__Task prompt__
If a line in the records below contains the word "family", copy it.

__Records supplied__

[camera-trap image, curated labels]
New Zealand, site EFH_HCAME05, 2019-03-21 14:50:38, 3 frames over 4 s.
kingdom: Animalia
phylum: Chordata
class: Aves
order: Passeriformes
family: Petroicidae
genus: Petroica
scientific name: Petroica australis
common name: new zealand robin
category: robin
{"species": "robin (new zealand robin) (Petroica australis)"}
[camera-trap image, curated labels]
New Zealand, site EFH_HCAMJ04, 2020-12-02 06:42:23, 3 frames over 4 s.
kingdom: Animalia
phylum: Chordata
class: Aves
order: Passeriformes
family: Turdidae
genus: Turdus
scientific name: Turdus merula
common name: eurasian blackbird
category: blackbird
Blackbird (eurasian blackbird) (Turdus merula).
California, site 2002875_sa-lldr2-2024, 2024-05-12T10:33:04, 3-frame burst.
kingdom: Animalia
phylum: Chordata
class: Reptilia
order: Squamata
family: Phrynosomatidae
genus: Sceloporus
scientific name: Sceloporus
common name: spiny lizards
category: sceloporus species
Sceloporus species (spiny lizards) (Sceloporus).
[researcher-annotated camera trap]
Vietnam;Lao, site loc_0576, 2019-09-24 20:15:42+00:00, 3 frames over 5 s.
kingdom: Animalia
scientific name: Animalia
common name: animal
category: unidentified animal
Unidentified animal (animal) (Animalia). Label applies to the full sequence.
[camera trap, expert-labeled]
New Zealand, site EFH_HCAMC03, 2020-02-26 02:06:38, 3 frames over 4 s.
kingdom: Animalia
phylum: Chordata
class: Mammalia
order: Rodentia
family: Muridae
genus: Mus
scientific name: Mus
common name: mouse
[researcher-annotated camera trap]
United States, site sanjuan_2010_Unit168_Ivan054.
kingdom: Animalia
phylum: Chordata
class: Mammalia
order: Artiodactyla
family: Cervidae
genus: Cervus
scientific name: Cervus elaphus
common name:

__Output for this task__
family: Petroicidae
family: Turdidae
family: Phrynosomatidae
family: Muridae
family: Cervidae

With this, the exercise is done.